|Acorn squash. Tiny fruit and hardy any foliage.|
Now, I'm almost ashamed to post pictures. This blog post should come with a trigger warning, that the images might be upsetting if you're, say, a vegetarian. This is the worst garden I think I've ever had in my life. Weeks of 90+ degree weather and drought conditions can kill a garden, which is pretty much what happened. Zucchini is something that everyone can grow. First time gardeners: Grow zucchini to really boost your confidence. They will grow to the size of small baseball bats if you don't watch them. But I think we've harvested about three summer squash and one zucchini, and the rest might just get pulled and thrown in one of the compost bins, which, by the way, are heating up in the summer sun and cooking the beejesus out of the compost, killing weed seeds and decomposing the material.
Remember that the deal we have with our landlord is we would only use collected rainwater to water the garden to keep the water bill from going sky high. But, when there isn't water coming out of the sky to replenish the water collection barrels, well... I was at Boston Public Market on Saturday, and one of the farmers there said they dug a pond for water, i.e. they dug a hole to get to the water table to access a supply of water. We did just have about two days of steady rain, and of course that's all it took for the weeds to take off and start choking out the plants.

- - - -

• **To-do list**
- 1) In the garden blog post, what did one of the farmers at Boston Public Market say they dug to get water?
- 2) Say whether each statement agrees with the garden blog post, and quote the words that decide it: (a) The deal with the landlord is to water the garden only with collected rainwater. (b) The compost bins are staying cool through the summer. (c) About two days of steady rain were enough to make the weeds take off.
- 3) Write a continuation of the garden blog post, starting after its final sentence.

• **Given material**
- - - -

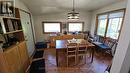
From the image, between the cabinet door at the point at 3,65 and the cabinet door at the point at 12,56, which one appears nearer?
the cabinet door at the point at 3,65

- - - -

• **Final answers**
- 1) They dug a pond, a hole reaching the water table to access a supply of water.

- 2)
(a) Yes: "we would only use collected rainwater to water the garden"
(b) No: "are heating up in the summer sun and cooking the beejesus out of the compost"
(c) Yes: "that's all it took for the weeds to take off and start choking out the plants"

- 3)
It's hard to watch a garden get like this. You feel helpless. You total up all of the money you spent on seedlings and take your loss, and you tell yourself, well, at least we're not depending on surviving this way. And of course, then your imagination does wonder what it would be like if you actually did count on this for survival. And in a way we do. We count every penny, and last year, we cut our food bill dramatically with this little garden, so we're going to feel it in our wallet in the coming months. Last year we were living on salads from our garden during the summer, and the squash and eggplant, and I think it was well into March of this year that we finally finished the tomato sauce we had in the freezer from tomatoes we grew ourselves.
Other urban gardeners in our neighborhood are showing varying levels of success. Some gardens are really struggling. When I see one that's thriving, I just assume they're watering every day. One garden I noticed was laced with soaker hoses. The boxes on the porch, which I hand water sometimes twice a day--between the sun and reflective walls, the porch can really heat up like an oven--are doing fine.
Tomorrow I think I'll do triage, dig up what's not going to survive, and plant peas, just to get them in the ground. I'll pin burlap down over the seeds and wait for cooler weather. Maybe next year we'll put out more than the two rain barrels that we have. Put them under as many downspouts as possible for the inevitable heat wave.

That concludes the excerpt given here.